Link to post in topic
https://originaltrilogy.com/post/id/753009/action/topic#753009
Date created
15-Feb-2015, 1:16 PM

Oh, sure!
Colorizing movies were originally made by a physical process where a limited-color palette of color overlays were applied to physical areas presenting each frame (or groups of no-motion frames). These limited color-patches were applied throughout the entire film.

So, once a digital process is established, just let it run from beginning to end and that should be the complete project. The corrections I made to the colorized YouTube snapshot therefore should be a representative gin-up of the entire, original colorizing process ... if we were to use those specific  YouTube sources. Better sources shouldn't need fix-ups, unless for better esthetics.

This can be seen in the recent LegendFilms colorization of The Little Rascals on DVD (should be a digital process now-a-days).

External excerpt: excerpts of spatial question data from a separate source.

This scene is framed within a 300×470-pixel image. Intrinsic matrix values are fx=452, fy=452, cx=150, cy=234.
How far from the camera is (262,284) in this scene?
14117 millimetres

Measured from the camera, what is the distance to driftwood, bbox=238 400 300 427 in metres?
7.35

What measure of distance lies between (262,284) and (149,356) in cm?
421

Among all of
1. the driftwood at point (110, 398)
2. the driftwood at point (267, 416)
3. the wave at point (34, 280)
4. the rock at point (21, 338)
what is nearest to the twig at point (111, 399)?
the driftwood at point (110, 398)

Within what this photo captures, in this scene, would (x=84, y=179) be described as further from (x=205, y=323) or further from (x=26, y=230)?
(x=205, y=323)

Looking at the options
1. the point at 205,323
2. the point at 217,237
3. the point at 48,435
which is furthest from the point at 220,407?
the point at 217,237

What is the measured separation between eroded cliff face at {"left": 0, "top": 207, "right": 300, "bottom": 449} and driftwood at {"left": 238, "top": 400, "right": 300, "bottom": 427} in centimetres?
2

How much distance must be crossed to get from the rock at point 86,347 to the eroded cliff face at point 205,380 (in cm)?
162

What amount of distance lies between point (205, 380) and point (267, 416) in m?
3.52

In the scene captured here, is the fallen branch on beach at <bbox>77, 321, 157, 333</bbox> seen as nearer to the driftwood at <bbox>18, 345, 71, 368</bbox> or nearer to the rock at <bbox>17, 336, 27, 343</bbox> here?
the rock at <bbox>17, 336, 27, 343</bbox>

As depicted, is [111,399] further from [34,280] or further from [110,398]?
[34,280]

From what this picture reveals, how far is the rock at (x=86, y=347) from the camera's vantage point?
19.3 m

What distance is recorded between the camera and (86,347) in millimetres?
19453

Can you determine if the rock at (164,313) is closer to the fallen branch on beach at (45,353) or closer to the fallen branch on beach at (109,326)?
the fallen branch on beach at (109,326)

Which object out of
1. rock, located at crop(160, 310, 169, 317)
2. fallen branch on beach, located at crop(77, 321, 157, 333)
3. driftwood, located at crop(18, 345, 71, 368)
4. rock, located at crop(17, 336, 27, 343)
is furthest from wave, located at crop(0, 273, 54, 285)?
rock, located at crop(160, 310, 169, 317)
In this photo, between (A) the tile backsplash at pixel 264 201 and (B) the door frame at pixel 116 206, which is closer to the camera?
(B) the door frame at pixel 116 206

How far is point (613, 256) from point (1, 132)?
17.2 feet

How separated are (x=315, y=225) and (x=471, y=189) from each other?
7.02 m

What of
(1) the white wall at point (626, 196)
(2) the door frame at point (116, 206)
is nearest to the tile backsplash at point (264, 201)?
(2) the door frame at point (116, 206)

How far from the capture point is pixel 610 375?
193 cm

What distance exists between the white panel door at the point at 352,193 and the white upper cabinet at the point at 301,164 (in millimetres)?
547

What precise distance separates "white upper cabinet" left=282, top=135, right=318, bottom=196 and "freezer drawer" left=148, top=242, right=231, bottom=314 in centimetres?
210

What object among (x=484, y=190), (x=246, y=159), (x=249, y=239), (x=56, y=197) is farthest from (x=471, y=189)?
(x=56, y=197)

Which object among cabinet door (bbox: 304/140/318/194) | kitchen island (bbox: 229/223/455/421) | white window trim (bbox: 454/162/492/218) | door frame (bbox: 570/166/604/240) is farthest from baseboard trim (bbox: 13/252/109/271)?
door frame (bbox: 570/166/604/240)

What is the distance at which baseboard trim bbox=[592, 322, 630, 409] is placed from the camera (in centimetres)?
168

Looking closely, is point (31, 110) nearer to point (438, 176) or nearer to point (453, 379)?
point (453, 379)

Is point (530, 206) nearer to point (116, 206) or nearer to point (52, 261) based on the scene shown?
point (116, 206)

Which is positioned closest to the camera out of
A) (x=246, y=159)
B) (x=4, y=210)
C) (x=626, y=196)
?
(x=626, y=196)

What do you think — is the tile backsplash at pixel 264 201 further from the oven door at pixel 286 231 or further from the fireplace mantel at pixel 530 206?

  Notice that the Hues are essentially flat, and uniformly cover wide areas. (Just think rooms full of women workers knife-cutting celluloid sheets of different colors for specific areas of each shot. Yep, that's how it was done!) Saturation is pretty much uniform for all those Hues ... just like in those old days.

In fact, the more ambitious and meticulous restorer could digitally recreate the Hue masks to apply over the B&W original for perfect colorization.